Ik was eerst niet zo’n fan van het afval scheiden. Het leek me een heel gedoe, dat gesjouw met zakken.

Maar na een weekje was ik om. Vooral toen ik merkte hoeveel plastic we gebruikten. Ons leven bestond uit plastic. En als je dat niet kon minderen, kon je toch minstens recyclen.

Ik werd van een sceptische grijsbakker een brave scheider, en van een scheider een true believer en een evangelist. Scheiden is goed, scheiden tot de dood ons scheidt.

Of HVC.

Het systeem begon na een tijdje te kraken. Af-en-toe was de plasticbak vol, verstopt of deed het gewoon niet meer. Af-en-toe werd regelmatig en regelmatig werd vaak. Brave burgers namen hun plastic weer mee naar huis, minder brave lieden zetten het naast de vastgelopen plastic-container.

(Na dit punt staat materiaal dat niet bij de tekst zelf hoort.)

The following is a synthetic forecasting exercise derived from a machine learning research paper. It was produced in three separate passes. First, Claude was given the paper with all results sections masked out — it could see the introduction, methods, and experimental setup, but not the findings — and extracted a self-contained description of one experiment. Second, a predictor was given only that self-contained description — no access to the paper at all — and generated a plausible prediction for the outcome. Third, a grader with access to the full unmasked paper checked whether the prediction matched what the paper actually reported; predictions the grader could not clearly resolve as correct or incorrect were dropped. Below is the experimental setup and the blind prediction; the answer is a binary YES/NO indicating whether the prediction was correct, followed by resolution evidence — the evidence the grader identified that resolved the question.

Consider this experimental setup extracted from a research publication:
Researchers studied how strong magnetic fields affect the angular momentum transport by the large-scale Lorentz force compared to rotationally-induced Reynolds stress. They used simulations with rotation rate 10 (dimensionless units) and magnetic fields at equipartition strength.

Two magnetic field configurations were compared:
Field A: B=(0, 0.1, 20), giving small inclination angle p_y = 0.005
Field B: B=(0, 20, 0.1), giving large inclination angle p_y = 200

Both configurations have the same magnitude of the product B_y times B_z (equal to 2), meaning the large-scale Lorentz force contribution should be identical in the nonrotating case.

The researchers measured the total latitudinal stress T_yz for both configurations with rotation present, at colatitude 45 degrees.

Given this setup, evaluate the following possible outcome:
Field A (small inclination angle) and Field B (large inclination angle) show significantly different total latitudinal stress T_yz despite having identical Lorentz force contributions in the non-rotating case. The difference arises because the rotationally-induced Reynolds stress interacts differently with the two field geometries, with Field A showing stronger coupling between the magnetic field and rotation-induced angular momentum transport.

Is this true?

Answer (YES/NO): NO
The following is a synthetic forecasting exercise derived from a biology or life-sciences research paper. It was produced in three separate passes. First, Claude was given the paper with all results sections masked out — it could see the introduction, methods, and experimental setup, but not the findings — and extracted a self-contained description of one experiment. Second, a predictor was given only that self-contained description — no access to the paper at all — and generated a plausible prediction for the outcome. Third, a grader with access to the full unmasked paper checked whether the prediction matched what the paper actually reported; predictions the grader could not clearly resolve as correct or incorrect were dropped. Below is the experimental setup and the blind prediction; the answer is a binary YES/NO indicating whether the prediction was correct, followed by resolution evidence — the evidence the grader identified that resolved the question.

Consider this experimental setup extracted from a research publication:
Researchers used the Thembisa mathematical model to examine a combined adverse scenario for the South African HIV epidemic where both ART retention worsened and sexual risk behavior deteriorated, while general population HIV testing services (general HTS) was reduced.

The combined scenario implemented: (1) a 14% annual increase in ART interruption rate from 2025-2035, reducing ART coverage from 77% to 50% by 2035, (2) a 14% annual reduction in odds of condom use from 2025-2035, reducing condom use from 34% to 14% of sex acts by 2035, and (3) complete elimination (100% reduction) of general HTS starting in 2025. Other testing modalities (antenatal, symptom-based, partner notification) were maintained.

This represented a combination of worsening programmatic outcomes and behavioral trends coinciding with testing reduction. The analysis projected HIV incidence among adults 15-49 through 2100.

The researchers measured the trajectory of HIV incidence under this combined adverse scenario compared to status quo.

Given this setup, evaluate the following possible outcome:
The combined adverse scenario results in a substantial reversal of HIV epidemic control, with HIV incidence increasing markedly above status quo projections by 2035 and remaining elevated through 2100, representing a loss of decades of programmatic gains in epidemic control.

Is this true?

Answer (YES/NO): NO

Een vuilnisbelt is besmettelijk: staat er één zak, dan staan er snel twee, drie  vier en vijf. Oude tuinstoelen, flatscreen-verpakkingen en afgedankte parasols werden naast de container gepleurd.

Melden bij HVC levert een mailtje op dat de mail is ontvangen. Na een paar dagen wordt trouwhartig gemeld dat het is opgelost. Maar het is helemaal niet opgelost. Het keert vrijwel wekelijks terug, “twee van de drie keer is-ie vol” meldt een buurtbewoner bij de container. Hij gooit zijn plastic – net als ik – weer in de grijze bak.

Het systeem dreigt aan z’n succes ten onder te gaan. HVC heeft er niet op gerekend dat zoveel mensen afval zouden scheiden. Het contract voorziet kennelijk niet in een oplossing waarbij er vaker geleegd of gecontroleerd wordt.

Deze container verdwijnt overigens nog dit jaar. Hij verhuist naar een flatgebouw waar zich binnen de kortste keren dezelfde problemen gaan voordoen. Wij krijgen een bak voor plastic en moeten met het restafval aan de wandel naar een container die natuurlijk dezelfde kuren gaat vertonen als deze. (Wat dan? Je restafval in de plastic-bak? Of het er gewoon maar naast zetten?)

Elke buurt z’n eigen vuilnisbelt.

Eigen schuld, had ik maar niet iedereen van het heil van het scheiden moeten overtuigen.